### PROVIDED MATERIAL

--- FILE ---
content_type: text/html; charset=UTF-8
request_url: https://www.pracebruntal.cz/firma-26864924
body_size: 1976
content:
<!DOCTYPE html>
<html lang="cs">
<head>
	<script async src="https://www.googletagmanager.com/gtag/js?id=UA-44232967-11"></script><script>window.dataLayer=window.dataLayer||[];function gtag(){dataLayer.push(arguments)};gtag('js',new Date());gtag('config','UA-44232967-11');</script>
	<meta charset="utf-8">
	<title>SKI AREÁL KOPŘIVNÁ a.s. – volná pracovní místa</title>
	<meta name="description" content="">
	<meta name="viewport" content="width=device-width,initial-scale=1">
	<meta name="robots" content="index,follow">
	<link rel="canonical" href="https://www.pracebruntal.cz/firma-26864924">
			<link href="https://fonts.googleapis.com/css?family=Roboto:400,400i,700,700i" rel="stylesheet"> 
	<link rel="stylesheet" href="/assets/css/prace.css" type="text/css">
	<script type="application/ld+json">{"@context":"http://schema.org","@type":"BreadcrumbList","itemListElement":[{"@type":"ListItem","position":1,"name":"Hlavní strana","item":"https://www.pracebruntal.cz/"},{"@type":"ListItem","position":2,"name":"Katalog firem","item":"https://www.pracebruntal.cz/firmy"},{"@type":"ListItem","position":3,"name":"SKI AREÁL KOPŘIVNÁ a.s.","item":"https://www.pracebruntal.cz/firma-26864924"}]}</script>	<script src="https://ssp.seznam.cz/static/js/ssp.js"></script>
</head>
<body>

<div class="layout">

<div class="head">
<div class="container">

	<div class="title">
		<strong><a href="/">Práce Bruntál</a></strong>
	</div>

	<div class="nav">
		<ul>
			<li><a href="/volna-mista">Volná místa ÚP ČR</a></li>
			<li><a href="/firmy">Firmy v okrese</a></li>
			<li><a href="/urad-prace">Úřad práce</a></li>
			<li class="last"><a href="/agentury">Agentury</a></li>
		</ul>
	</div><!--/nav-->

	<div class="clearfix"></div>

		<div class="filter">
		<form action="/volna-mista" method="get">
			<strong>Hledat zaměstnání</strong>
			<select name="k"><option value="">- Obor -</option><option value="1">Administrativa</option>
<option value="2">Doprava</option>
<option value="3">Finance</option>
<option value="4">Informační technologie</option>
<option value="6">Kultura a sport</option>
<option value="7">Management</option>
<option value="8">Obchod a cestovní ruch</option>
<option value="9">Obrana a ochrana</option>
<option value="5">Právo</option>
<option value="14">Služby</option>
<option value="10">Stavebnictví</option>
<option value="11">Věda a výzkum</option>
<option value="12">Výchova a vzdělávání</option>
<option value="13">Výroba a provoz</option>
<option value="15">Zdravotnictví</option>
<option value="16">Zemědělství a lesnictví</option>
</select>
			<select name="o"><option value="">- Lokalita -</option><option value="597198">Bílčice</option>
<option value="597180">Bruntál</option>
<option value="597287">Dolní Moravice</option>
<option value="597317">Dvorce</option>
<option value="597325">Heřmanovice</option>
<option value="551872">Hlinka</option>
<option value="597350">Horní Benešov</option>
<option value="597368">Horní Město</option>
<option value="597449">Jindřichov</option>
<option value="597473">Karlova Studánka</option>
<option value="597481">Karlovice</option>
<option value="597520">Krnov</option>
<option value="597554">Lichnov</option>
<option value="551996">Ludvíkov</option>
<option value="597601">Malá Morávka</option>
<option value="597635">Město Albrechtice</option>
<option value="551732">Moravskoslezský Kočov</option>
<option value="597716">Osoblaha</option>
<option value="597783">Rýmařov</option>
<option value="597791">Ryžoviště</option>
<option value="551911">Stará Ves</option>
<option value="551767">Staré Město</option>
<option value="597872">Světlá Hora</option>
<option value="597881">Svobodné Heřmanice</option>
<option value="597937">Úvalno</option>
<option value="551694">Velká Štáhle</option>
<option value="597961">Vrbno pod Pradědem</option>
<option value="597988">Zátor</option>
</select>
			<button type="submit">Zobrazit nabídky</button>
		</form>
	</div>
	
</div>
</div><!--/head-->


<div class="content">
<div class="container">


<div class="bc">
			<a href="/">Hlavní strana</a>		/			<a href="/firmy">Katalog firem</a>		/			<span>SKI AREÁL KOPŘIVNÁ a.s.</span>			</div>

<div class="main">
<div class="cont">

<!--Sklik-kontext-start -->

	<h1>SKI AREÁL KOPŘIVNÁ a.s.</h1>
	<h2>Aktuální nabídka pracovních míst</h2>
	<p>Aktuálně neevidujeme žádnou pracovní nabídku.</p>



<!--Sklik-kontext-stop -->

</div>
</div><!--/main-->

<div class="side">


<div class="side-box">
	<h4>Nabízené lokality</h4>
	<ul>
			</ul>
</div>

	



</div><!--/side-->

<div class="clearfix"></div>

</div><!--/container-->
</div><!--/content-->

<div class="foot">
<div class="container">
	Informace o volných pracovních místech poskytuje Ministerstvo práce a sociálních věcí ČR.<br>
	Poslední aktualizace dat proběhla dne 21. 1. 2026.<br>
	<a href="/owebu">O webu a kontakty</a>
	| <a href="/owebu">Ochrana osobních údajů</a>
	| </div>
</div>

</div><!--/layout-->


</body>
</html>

### WORK TO BE COMPLETED
Please count up the lines in the listing above holding the string "Město", and say the number with nothing else.

### EXERCISE RESPONSE
3